Film Review: Spring in a Small Town (1948)

The Big Continent: Asian Cinema Challenge
Week 2: Best Chinese Motion Pictures [Film 1 of 2]

For this week’s installment of The Big Continent: Asian Cinema Challenge, challengers are tasked to select, view, and critique films from the list of Best Chinese Motion Pictures. Without hesitation, I chose the top-ranked entry, a film from pre-Maoist era China by the rediscovered Chinese master filmmaker, Fei Mu. I intend to critique one or more films from this list over the course of the week. This marks the first of two films that I’ll be reviewing.


Spring in a Small Town (dir. Fei Mu, prod. Wenhua Film Company, China, 1948) – ****½ – I must confess, I’ve watched Spring in a Small Town several times before, yet it failed to leave a lasting impression of significance. Initially, I found it overly melodramatic. It wasn’t until I viewed Fei Mu’s Blood on Wolf Mountain (1936) that I began to grasp the director’s intent. Fei Mu proves to be more than a technician; he utilizes the expressive power of cinematic space to delve into themes of history, society, and community.

On the outset, Spring in a Small Town uses space to explore erotic tension and, more profoundly, to stage an erotically charged yet non-sexual drama concerning the complexities of a love triangle. The narrative revolves around a husband, Liyan, and his wife, Yuwen, who are visited by a mutual friend, Zhang Zhichen, Yuwen’s former lover from their teenage years. Throughout Zhichen’s visit, Yuwen attempts to seduce him, drawing him closer, yet Fei Mu portrays these interactions with a restrained elegance reminiscent of another brilliant Chinese-language film Wong Kar-Wai’s In the Mood for Love (2000).
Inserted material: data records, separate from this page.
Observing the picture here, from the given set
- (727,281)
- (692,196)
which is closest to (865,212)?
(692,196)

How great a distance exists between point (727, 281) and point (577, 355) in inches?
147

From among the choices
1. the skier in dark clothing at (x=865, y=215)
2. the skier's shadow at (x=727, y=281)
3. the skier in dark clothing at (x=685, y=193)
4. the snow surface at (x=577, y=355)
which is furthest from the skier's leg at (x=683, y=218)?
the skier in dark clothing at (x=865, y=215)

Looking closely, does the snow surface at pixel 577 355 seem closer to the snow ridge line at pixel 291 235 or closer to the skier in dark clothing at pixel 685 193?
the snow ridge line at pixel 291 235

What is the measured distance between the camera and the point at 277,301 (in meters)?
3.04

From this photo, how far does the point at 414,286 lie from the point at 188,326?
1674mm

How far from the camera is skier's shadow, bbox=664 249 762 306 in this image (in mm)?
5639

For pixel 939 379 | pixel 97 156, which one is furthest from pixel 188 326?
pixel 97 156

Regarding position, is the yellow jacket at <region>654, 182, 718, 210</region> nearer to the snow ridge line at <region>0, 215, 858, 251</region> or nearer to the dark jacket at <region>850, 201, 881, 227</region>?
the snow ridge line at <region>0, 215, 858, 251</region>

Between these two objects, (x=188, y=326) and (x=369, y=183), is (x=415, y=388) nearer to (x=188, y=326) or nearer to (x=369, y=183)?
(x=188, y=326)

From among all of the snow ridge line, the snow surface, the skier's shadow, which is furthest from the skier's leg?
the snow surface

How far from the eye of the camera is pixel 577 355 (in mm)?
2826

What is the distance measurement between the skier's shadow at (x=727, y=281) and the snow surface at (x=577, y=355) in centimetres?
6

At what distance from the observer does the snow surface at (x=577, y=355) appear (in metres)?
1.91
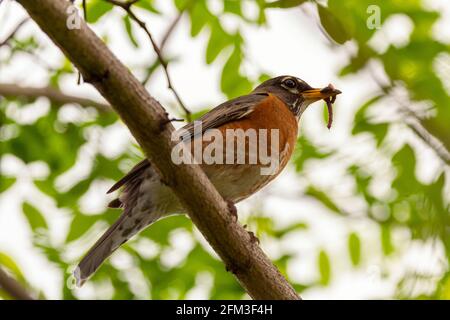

Meanwhile, Liyan’s sixteen-year-old sister harbors affections for Zhichen, prompting Liyan to ponder the prospect of his sister marrying his best friend.

Fei Mu’s chosen setting is a dilapidated house situated in a small town ravaged by the Sino-Japanese War. Contrasted with Blood on Wolf Mountain (1936), where Fei Mu vehemently expresses his disdain for Japanese invaders, Spring in a Small Town adopts a more nuanced approach, using the ruins of the physical landscape to recontextualize the melodrama as an exploration of the past.

For Fei Mu, memory permeates the present, unsettling its presumed stability. When Zhang Zhichen visits, Yuwen’s complex feeling about the past lover and her present husband disentangle. Such an untangling transplant memory as material history, the past intervening in the present for the future.

The film delineates two pivotal historical moments: the disruption caused by Zhichen’s arrival, which upends the characters’ daily routines, and Liyan’s near-death experience, which prompts Yuwen to rekindle her connection with him, compelling Zhichen to depart. These two moments reactivates first nostalgia as a form of desiring-production, and secondly, the historical fidelity towards change. Somehow, Yuwen’s return to Liyan sublates the potential to desire to overtake tradition. Yuwen emerges as the most changed, as if saying that the spring is truly finally here.

Much like Fei Mu’s other works, the female characters drive the narrative forward. They constitute the force of change. In Blood on Wolf Mountain, a young village girl urges her fellow villagers to confront the wolves; similarly, in Spring in a Small Town, Yuwen symbolizes the season itself, transitioning from the “winter” of her marriage with Liyan to the blossoming “spring” of their renewed connection, despite the harsh realities they face. She truly embodies the essence of this cinematic masterpiece.